§ **Required tasks**:
**a)** Summarize the text on Amarone della Valpolicella in two sentences.
**b)** Print the passage of the text on Amarone della Valpolicella from "Amarone della Valpollicella, a" up to and including "ferment to dryness.".
**c)** Carry on the text about Amarone della Valpolicella from the point where it stops.

§ **Text shown**:
────

Amarone della Valpolicella

Amarone della Valpollicella, a leading Venetian wine DOC, now represents 25% of the total production of Valpolicella wine. Amarone della Valpolicella (normally known more snappily as "Amarone") is made using partially shrivelled fruit that has been left to dry, and produces a rich, full-bodied, unfortified, dry red wine. 

Amarone's sweeter sibling Recioto della Valpolicella can trace its history back to the Romans, when Pliny, Virgil and Columella made reference to a wine called "Recitium", however, Amarone was not seen until it was first sold in 1936 and was only officially recognised in 1953. Its birth was apparently the result of a producer forgetting to take his Recioto out of barrel, allowing it to ferment to dryness.

Located between Lake Garda and Venice, the Amarone zone is concentrated around the villages of Negrar, Fumane, Marano, Sant Ambroglio and San Pietro-in-Cariano. Its vines grow on stony, volcanic, calcareous sites in the foothills of the Lessini Mountains at between 150m and 350m above sea level. With Lake Garda and the Adriatic Sea nearby, the region's climate is relatively temperate although the proximity of the Alps brings with it the constant threat of hail (as occurred in 2007).

────

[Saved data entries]
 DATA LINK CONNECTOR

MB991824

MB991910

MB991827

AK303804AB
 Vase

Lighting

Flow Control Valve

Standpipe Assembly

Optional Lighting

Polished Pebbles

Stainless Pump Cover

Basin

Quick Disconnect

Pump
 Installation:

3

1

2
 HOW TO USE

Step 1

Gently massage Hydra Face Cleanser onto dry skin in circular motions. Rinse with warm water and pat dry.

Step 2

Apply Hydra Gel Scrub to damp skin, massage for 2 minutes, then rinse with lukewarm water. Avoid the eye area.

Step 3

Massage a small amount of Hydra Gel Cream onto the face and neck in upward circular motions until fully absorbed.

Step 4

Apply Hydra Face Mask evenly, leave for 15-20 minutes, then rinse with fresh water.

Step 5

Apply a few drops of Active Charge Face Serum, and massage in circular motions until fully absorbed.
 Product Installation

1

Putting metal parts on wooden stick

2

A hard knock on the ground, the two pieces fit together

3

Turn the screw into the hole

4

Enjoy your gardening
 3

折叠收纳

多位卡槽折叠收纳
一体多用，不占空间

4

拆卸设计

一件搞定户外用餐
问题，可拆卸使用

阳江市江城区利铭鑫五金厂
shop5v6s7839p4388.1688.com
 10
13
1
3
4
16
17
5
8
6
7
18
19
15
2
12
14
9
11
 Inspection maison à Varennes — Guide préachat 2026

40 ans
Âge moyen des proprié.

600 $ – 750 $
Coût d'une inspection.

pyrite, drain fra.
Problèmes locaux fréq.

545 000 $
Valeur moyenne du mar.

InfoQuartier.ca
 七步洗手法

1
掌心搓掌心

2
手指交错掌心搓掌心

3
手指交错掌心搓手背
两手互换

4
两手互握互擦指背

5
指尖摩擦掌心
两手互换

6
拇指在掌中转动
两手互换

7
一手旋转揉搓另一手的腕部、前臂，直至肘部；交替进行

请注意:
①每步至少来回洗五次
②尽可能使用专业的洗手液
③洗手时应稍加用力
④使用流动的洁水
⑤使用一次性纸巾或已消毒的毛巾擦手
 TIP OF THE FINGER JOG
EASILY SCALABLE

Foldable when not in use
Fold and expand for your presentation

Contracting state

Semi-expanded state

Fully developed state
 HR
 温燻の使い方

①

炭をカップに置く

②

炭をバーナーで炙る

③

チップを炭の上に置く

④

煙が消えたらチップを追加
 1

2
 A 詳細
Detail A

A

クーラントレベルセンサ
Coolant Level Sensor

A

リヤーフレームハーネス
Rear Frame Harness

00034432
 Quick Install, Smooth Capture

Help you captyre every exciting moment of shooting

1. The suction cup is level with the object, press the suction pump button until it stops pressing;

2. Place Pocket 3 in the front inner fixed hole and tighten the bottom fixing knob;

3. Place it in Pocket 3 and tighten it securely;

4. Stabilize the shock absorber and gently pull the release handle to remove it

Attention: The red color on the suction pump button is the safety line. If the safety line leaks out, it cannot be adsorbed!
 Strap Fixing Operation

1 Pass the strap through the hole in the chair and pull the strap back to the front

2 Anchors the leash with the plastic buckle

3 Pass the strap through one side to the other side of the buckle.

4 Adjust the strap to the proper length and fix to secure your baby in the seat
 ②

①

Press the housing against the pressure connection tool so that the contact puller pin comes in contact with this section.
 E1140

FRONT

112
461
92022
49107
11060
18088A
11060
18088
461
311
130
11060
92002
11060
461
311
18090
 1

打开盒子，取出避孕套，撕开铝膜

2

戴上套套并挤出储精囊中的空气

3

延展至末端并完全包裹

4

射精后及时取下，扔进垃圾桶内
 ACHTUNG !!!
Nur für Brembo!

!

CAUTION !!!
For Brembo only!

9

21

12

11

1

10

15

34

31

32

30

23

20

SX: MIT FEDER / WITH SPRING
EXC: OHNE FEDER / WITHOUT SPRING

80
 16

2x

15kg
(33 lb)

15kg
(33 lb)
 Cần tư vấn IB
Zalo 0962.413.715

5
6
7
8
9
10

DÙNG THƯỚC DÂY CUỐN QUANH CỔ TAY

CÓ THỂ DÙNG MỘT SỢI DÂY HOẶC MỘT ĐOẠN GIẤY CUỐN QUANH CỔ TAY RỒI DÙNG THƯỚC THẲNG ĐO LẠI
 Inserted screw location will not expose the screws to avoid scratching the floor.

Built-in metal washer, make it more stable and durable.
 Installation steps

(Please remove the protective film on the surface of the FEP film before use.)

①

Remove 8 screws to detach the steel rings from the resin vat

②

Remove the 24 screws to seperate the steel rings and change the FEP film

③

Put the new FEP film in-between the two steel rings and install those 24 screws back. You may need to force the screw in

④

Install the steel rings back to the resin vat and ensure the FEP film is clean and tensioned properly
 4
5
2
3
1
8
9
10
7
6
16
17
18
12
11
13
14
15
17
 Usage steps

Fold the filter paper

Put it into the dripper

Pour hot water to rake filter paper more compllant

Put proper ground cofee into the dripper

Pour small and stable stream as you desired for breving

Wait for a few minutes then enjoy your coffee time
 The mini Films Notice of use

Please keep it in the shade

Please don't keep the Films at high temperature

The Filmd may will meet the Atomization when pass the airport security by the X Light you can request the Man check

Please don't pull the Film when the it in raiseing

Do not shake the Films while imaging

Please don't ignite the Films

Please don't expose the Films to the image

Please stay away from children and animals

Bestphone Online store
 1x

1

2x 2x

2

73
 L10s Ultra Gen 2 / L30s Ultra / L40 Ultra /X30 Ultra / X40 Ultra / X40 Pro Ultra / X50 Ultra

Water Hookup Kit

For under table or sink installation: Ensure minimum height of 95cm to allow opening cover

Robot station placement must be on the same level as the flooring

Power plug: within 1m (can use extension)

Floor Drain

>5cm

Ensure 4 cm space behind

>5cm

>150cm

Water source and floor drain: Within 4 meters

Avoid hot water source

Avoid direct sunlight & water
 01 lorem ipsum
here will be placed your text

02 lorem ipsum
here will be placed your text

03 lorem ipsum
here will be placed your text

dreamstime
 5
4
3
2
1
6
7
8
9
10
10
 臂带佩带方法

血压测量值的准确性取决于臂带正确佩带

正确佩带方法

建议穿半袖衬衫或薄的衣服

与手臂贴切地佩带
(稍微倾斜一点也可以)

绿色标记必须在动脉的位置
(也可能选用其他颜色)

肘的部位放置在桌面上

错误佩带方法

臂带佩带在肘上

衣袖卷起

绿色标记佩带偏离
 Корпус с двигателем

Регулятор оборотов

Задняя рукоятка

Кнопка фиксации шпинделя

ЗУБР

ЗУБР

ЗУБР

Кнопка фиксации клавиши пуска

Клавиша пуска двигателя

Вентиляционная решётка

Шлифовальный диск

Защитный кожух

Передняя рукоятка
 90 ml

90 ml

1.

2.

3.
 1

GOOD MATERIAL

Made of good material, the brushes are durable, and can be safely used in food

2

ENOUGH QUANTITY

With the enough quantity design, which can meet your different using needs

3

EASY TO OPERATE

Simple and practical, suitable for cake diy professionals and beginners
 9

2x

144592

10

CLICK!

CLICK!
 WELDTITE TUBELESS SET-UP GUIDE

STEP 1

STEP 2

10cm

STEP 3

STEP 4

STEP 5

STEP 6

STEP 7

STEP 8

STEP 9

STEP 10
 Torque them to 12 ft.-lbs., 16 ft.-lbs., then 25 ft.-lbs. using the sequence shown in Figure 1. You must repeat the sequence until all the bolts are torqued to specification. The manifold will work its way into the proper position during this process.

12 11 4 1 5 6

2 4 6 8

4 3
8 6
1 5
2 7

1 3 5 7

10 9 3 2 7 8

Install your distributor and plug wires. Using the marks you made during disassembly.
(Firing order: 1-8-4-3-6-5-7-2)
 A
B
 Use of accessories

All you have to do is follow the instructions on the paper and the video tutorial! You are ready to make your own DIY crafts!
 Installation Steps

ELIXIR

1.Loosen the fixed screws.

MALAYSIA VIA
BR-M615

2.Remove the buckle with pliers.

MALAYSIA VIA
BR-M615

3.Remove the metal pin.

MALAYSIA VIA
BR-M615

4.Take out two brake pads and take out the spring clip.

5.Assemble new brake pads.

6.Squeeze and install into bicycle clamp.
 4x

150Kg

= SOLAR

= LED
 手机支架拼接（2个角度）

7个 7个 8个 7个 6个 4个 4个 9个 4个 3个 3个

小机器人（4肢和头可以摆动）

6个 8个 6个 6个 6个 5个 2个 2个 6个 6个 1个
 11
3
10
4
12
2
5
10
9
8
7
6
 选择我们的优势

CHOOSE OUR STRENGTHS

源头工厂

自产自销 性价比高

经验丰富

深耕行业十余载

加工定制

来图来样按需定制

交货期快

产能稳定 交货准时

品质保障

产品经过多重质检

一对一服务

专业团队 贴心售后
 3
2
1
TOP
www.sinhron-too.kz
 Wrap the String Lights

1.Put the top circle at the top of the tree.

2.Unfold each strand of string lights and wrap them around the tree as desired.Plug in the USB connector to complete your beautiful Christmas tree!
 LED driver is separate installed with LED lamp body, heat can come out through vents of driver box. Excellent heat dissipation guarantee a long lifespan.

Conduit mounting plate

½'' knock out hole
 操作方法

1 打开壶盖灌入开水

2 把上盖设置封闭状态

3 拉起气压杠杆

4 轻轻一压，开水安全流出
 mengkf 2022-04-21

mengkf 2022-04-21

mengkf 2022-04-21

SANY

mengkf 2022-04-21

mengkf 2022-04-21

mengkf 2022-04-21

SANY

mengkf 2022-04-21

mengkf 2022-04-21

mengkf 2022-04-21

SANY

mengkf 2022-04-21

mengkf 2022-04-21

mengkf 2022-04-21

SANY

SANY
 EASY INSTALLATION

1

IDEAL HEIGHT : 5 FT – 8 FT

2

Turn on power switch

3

────

§ **Outputs by task**:
**a)** Amarone della Valpolicella is a leading Venetian DOC wine, now 25% of all Valpolicella wine production, made from partially shriveled, dried fruit into a rich, full-bodied, unfortified, dry red. First sold in 1936 and officially recognized in 1953, it apparently came about when a producer left his Recioto in barrel until it fermented to dryness, and its vines grow on stony, volcanic, calcareous sites in the Lessini foothills between Lake Garda and Venice.

**b)**
Amarone della Valpollicella, a leading Venetian wine DOC, now represents 25% of the total production of Valpolicella wine. Amarone della Valpolicella (normally known more snappily as "Amarone") is made using partially shrivelled fruit that has been left to dry, and produces a rich, full-bodied, unfortified, dry red wine. 

Amarone's sweeter sibling Recioto della Valpolicella can trace its history back to the Romans, when Pliny, Virgil and Columella made reference to a wine called "Recitium", however, Amarone was not seen until it was first sold in 1936 and was only officially recognised in 1953. Its birth was apparently the result of a producer forgetting to take his Recioto out of barrel, allowing it to ferment to dryness.

**c)**
Corvina (aka Veronese) and Corvinone must constitute 80% of the blend, with Rondinella, Molinara and Croatina accounting for the remaining 20%. Once harvested, the clean fruit is traditionally dried in airy lofts for 100-120 days over the winter, a process known as "appassimento". This typically results in an increase of sugar by 27% and dry extract by 28% while malic acid levels reduce by 66% with tartaric acid levels remaining the same. Importantly, evaporation leads to a 65% reduction in must weight (although this is less in modern purpose-built "lofts") aided and abetted by the development of noble rot (aka "botrytis cinerea"). The desiccated fruit is pressed in the March following the October harvest and fermented in Slavonian or French oak. 

It is then aged for up to 7 years (as is the case for the wines of Giuseppe Quintarelli). The left-over grape pomace is recycled, with Valpolicella Classicopassed through it to produce Valpolicella Ripasso. The legal minimum alcohol level for Amarone is 14% but most easily surpass 15%. The best wines are dense and richly textured - reminiscent of Vintage Port but drier and without the fortification! - with lively acidity, supple tannins and lovely flavours of Morello cherry, roast coffee and chocolate.

Recommended producers: Bussola, Corte Sant' Alda, Dal Forno and Giuseppe Quintarelli.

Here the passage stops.